Spatial question records:
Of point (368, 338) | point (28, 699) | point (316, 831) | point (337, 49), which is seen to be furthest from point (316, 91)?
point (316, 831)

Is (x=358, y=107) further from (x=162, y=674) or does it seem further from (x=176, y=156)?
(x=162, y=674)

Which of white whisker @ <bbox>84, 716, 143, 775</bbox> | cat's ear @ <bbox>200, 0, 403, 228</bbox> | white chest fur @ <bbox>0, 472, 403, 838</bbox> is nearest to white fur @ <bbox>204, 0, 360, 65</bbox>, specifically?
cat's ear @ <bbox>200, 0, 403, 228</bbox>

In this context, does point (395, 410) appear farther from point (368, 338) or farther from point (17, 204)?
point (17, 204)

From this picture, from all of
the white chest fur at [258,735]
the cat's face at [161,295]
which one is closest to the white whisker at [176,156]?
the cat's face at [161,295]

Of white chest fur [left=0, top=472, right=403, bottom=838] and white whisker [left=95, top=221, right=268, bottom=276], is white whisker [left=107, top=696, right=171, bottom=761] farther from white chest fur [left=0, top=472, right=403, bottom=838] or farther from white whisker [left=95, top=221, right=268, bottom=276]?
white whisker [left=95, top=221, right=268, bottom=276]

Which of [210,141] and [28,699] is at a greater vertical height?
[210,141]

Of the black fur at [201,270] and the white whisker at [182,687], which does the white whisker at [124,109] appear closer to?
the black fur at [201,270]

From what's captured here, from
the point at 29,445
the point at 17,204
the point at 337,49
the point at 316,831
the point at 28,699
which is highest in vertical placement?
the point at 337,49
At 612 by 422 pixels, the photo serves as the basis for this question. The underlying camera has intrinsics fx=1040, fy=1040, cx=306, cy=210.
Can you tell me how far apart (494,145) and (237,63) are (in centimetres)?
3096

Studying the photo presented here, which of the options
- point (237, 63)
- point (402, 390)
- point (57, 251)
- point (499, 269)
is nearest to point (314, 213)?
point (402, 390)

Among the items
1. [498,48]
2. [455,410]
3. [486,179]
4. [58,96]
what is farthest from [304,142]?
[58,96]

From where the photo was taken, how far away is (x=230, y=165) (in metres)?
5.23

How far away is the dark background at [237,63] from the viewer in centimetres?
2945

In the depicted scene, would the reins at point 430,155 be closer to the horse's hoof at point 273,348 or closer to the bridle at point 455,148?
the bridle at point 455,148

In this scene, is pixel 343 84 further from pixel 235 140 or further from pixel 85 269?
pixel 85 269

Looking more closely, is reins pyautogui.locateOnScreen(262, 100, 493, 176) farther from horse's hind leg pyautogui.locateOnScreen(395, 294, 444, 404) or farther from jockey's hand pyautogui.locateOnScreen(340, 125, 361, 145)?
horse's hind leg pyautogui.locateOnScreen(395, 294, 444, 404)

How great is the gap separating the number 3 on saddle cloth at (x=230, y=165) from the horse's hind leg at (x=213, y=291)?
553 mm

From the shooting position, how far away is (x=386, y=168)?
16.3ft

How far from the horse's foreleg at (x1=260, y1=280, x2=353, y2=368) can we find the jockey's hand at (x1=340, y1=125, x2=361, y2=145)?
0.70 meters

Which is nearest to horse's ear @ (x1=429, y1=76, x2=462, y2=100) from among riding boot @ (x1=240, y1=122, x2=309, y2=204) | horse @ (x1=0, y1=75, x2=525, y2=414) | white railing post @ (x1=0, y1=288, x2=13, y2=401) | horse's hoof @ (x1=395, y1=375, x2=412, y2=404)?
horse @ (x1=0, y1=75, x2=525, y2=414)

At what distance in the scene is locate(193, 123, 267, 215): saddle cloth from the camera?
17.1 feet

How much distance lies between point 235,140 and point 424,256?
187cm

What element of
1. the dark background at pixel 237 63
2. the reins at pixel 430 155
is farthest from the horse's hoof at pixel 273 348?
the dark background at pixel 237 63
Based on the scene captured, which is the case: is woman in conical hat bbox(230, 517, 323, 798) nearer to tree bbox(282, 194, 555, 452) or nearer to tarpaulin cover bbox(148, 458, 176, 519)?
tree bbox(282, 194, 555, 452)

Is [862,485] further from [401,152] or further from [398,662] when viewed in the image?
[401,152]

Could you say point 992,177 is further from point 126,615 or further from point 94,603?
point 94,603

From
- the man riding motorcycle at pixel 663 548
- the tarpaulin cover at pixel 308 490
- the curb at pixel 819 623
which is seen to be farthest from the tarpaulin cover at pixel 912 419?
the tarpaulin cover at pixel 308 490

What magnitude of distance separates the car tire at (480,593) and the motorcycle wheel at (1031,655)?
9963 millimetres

### Exercise brief:
Every line of the material must be returned exactly as it appears.

### Solution for this exercise:
Of point (368, 338) | point (28, 699) | point (316, 831) | point (337, 49), which is seen to be furthest from point (316, 91)?
point (316, 831)

Is (x=358, y=107) further from (x=162, y=674) or does it seem further from (x=176, y=156)?
(x=162, y=674)

Which of white whisker @ <bbox>84, 716, 143, 775</bbox> | cat's ear @ <bbox>200, 0, 403, 228</bbox> | white chest fur @ <bbox>0, 472, 403, 838</bbox> is nearest to white fur @ <bbox>204, 0, 360, 65</bbox>, specifically?
cat's ear @ <bbox>200, 0, 403, 228</bbox>

In this context, does point (395, 410) appear farther from point (368, 338) or farther from point (17, 204)?
point (17, 204)

From this picture, from all of
the white chest fur at [258,735]
the cat's face at [161,295]
which one is closest to the white whisker at [176,156]?
the cat's face at [161,295]

Of white chest fur [left=0, top=472, right=403, bottom=838] and white whisker [left=95, top=221, right=268, bottom=276], is white whisker [left=107, top=696, right=171, bottom=761] farther from white chest fur [left=0, top=472, right=403, bottom=838] or farther from white whisker [left=95, top=221, right=268, bottom=276]?
white whisker [left=95, top=221, right=268, bottom=276]

Which of [210,141] and [28,699] is at a greater vertical height?
[210,141]

Of the black fur at [201,270] and the white whisker at [182,687], which does the white whisker at [124,109] appear closer to?
the black fur at [201,270]

From what's captured here, from
the point at 29,445
the point at 17,204
the point at 337,49
the point at 316,831
the point at 28,699
which is highest in vertical placement?
the point at 337,49
At 612 by 422 pixels, the photo serves as the basis for this question. The underlying camera has intrinsics fx=1040, fy=1040, cx=306, cy=210.
Can you tell me how far apart (494,145) and (237,63) are (in centimetres)?
3096

Studying the photo presented here, which of the options
- point (237, 63)
- point (402, 390)
- point (57, 251)
- point (499, 269)
is nearest to point (314, 213)?
point (402, 390)

Among the items
1. [498,48]
2. [455,410]
3. [486,179]
4. [58,96]
what is farthest from [304,142]?
[58,96]

From where the photo was taken, how far away is (x=230, y=165) (in metres)?
5.23

How far away is the dark background at [237,63] from the viewer in centimetres?
2945

In the depicted scene, would the reins at point 430,155 be closer to the horse's hoof at point 273,348 or closer to the bridle at point 455,148?
the bridle at point 455,148

In this scene, is pixel 343 84 further from pixel 235 140 or further from pixel 85 269?
pixel 85 269

Looking more closely, is reins pyautogui.locateOnScreen(262, 100, 493, 176) farther from horse's hind leg pyautogui.locateOnScreen(395, 294, 444, 404) or farther from jockey's hand pyautogui.locateOnScreen(340, 125, 361, 145)?
horse's hind leg pyautogui.locateOnScreen(395, 294, 444, 404)

How great is the gap separating the number 3 on saddle cloth at (x=230, y=165) from the horse's hind leg at (x=213, y=291)?
553 mm

From the shooting position, how far away is (x=386, y=168)?
16.3ft

How far from the horse's foreleg at (x1=260, y1=280, x2=353, y2=368) can we find the jockey's hand at (x1=340, y1=125, x2=361, y2=145)?
0.70 meters

Which is nearest to horse's ear @ (x1=429, y1=76, x2=462, y2=100) from among riding boot @ (x1=240, y1=122, x2=309, y2=204) | horse @ (x1=0, y1=75, x2=525, y2=414) | white railing post @ (x1=0, y1=288, x2=13, y2=401) | horse's hoof @ (x1=395, y1=375, x2=412, y2=404)?
horse @ (x1=0, y1=75, x2=525, y2=414)

At what distance in the scene is locate(193, 123, 267, 215): saddle cloth from the camera?
17.1 feet

How much distance lies between point 235,140 and point 424,256?
187cm

What element of
1. the dark background at pixel 237 63
2. the reins at pixel 430 155
is farthest from the horse's hoof at pixel 273 348?
the dark background at pixel 237 63
Based on the scene captured, which is the case: is woman in conical hat bbox(230, 517, 323, 798) nearer to tree bbox(282, 194, 555, 452) or nearer to tarpaulin cover bbox(148, 458, 176, 519)?
tree bbox(282, 194, 555, 452)

Is [862,485] further from [401,152] or further from [398,662] when viewed in the image?
[401,152]

Could you say point 992,177 is further from point 126,615 or further from point 94,603?
point 94,603

From
- the man riding motorcycle at pixel 663 548
- the tarpaulin cover at pixel 308 490
- the curb at pixel 819 623
which is seen to be farthest from the tarpaulin cover at pixel 912 419?
the tarpaulin cover at pixel 308 490

What magnitude of distance separates the car tire at (480,593) and the motorcycle wheel at (1031,655)?
9963 millimetres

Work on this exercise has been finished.